USGA, R&A issue new golf ball rules to limit length
The solution proposed on Tuesday by the US Golf Association and the UK-based R&A, which oversees the sport’s rulebook and standards, would allow recreational players to continue using high-performance balls but force professional players to use a ball designed to limit developed distance.
The decision, which is not final and would come into effect in 2026 at the earliest, would have far-reaching implications for the game, creating a severe divide between amateurs and professionals and forcing a multitude of stakeholders to devote extraordinary attention to one of the smallest sports devices – including manufacturers, the professional tours, the collegiate ranks and even organizers of youth events and country club tournaments.
“This isn’t really about today,” Mike Whan, the USGA’s chief executive officer, told reporters Tuesday. “It’s about understanding and being able to understand the historical trends of the last 10, 20, 40 years [foresee] …climbs that are so incredibly predictable. If we just don’t do anything, we’ll pass that on to the next generation and to all golf courses around the world for them to just find out.”
“Golf has become much more athletic and technology has improved significantly,” added R&A Chief Executive Martin Slumbers, “and it’s the future implications that are most pressing for the USGA and the R&A.”
Officials stressed that in rethinking gaming policies, they prioritized protecting recreational play while trying to ensure golf courses remained competitive and sustainable.
Gear has constantly changed over the years, helping pros and amateurs alike get more distance off the tee. Average mileage on the PGA Tour has increased from 267 yards a quarter century ago to 299.8 last season, led by Cameron Champ, who averaged 321.4 yards.
The proposed changes aim to reduce shot distance for the longest clubs by an average of 14-15 yards. Under the proposal, the golf ball would have to meet more stringent testing standards for elite players — a limit of 317 yards with a clubhead speed of 127 miles per hour. Although clubs are also a major factor in longer drives – average club head speed has increased by 2.2 mph and launch angle has decreased by 0.5 degrees since 2007 – the USGA and R&A recommend no changes to drivers or other clubs.
With the USGA and R&A hosting two of the sport’s marquee events, the US Open and the British Open, those events would adopt the new rules. Other majors, as well as pro circuits like the PGA Tour, PGA Tour Champions, LIV Golf, the Korn Ferry Tour, the LPGA, and even NCAA-level golf would have to decide which ball to use.
In a statement Tuesday, the PGA Tour said it will continue to investigate the issue and provide feedback. “The Tour remains committed to ensuring that any future solutions identified benefit the game as a whole without negatively impacting the Tour, its players or our fans’ enjoyment of our sport,” the statement read.
While USGA and R&A officials said they had no indication whether pro tours would adopt the changes, they said the new ball standards aren’t needed for the LPGA tour, but could be useful for high-end amateurs .
“Given what we’ve seen at the college level, it would make sense for me to implement that,” Whan said.
At the highest levels of the sport, the change could affect everyone, take some players’ advantage off the tee and potentially encourage a more rounded game. More than 80 players average more than 300 yards per drive, a distance no Tour player averaged until John Daly in 1997.
“Today’s longest drivers will still be the longest drivers,” said Slumbers. “The best ball drivers will always be the best ball drivers.”
The notion that the sport could have different parameters for pros and amateurs – the so-called “bifurcation,” as those in the game call it – is sure to be divisive. USGA Chief Governance Officer Thomas Pagel emphasized that the proposal is more about creating options than aiming to keep the game sustainable and competitive.
“It’s not the beginning of writing two different sets of rules,” he said. “It’s really just an option around a device.”
Golf manufacturers are likely to be among the most vocal opponents.

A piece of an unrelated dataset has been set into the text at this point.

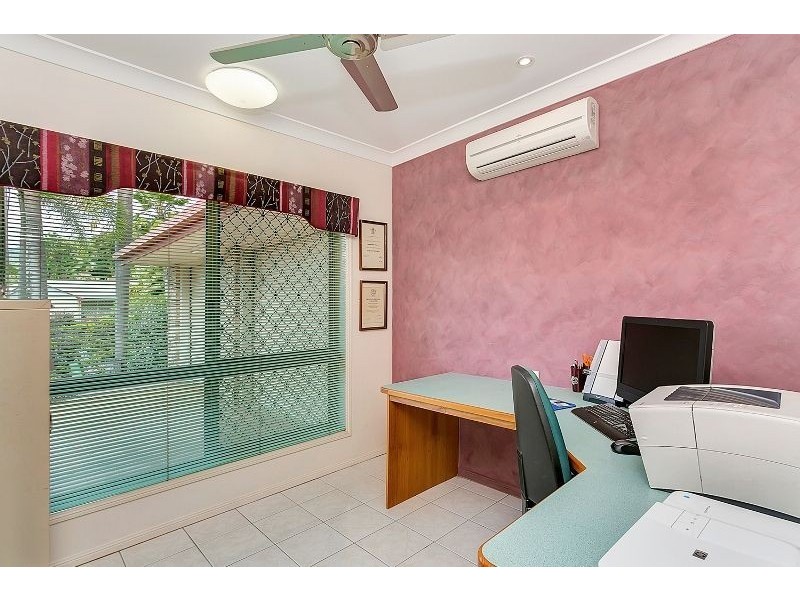 11 Olfersia Court, Mooroobool QLD 4870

Acushnet, Titleist’s parent company, said in a statement that “a fork would split golf between elite and recreational players, create confusion and break the connection that is part of the game’s permanent structure.” Its CEO, David Maher, called the proposal ” a solution in search of a problem”.
“One of the unifying charms of golf is that everyone in the game can play by the same rules, play the same courses and with the same equipment,” the company said. “Golfers can watch pros and compare themselves to the best in the world trying to hit the same shots.”

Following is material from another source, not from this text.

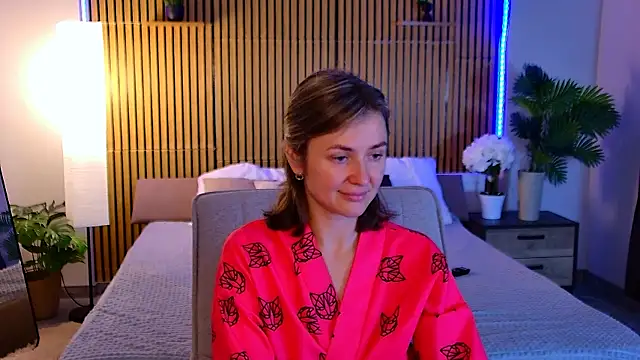 EmeraldGlow Live XXX-chat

Slumbers acknowledged the proposed change is likely to face opposition, but said the game cannot continue on its current course, adding a meter or so of distance on average every year.
“We know this is a challenge,” he said, “but it is our responsibility as governing bodies to do what is right, not what is easy, and ensure that we leave the game in better shape for future generations.”

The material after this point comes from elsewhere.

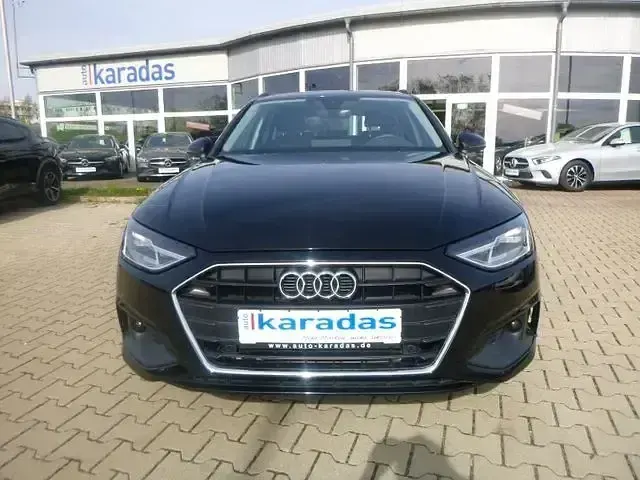 Gebraucht Audi A4 Sport 150 PS (110 kW) 2023 Schwarz Kombi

While the review officially began in 2018, Tuesday’s announcement was an important step in the process. Industry players have until mid-August to provide feedback. The USGA and R&A emphasized that the new ball standards would not go into effect until 2026.
“It’s a fairly simple approach,” Whan said, “which means that not only is it easy to understand, but it’s easy to implement at the local level and offers a game selection that doesn’t exist today.”